Web page caption snippets:
=== Begin Enclosure ===

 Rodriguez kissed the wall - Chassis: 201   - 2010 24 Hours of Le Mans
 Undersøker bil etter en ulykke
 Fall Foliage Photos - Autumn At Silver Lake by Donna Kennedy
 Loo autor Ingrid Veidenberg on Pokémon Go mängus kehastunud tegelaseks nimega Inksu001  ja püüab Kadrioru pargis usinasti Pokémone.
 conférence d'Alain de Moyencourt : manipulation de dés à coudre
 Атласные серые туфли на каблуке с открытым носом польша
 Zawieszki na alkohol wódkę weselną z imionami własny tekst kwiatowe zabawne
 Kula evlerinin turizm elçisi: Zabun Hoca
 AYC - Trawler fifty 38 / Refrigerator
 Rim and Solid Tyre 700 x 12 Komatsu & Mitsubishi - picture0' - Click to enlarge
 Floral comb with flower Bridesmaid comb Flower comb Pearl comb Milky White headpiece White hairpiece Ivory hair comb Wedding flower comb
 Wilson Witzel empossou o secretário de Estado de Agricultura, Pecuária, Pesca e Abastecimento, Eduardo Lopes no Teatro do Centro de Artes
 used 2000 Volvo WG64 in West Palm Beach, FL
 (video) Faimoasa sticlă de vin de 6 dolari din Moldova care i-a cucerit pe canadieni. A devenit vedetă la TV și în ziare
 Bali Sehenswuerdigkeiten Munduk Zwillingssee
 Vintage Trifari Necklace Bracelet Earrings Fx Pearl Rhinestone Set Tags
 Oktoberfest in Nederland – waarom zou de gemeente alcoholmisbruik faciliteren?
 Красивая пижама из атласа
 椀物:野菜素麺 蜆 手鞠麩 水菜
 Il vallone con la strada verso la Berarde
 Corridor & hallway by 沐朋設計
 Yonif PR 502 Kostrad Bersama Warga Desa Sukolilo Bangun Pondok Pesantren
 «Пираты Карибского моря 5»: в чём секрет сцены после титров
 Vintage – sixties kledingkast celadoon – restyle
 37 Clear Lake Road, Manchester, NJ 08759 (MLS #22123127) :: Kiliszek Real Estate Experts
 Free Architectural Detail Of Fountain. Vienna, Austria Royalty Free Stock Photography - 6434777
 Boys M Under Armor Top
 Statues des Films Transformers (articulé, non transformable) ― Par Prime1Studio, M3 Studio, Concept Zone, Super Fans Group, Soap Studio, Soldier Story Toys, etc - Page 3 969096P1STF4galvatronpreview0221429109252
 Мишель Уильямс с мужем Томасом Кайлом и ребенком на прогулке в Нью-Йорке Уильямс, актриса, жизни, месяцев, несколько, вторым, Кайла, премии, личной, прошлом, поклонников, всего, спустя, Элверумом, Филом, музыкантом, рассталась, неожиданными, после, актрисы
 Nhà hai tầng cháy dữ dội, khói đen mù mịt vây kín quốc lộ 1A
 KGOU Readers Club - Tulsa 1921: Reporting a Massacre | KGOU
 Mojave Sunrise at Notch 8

=== End Enclosure ===

Task prompt →
All of the lines above that carry the string "Lake" need to be found and copied.

Your solution →
 Fall Foliage Photos - Autumn At Silver Lake by Donna Kennedy
 37 Clear Lake Road, Manchester, NJ 08759 (MLS #22123127) :: Kiliszek Real Estate Experts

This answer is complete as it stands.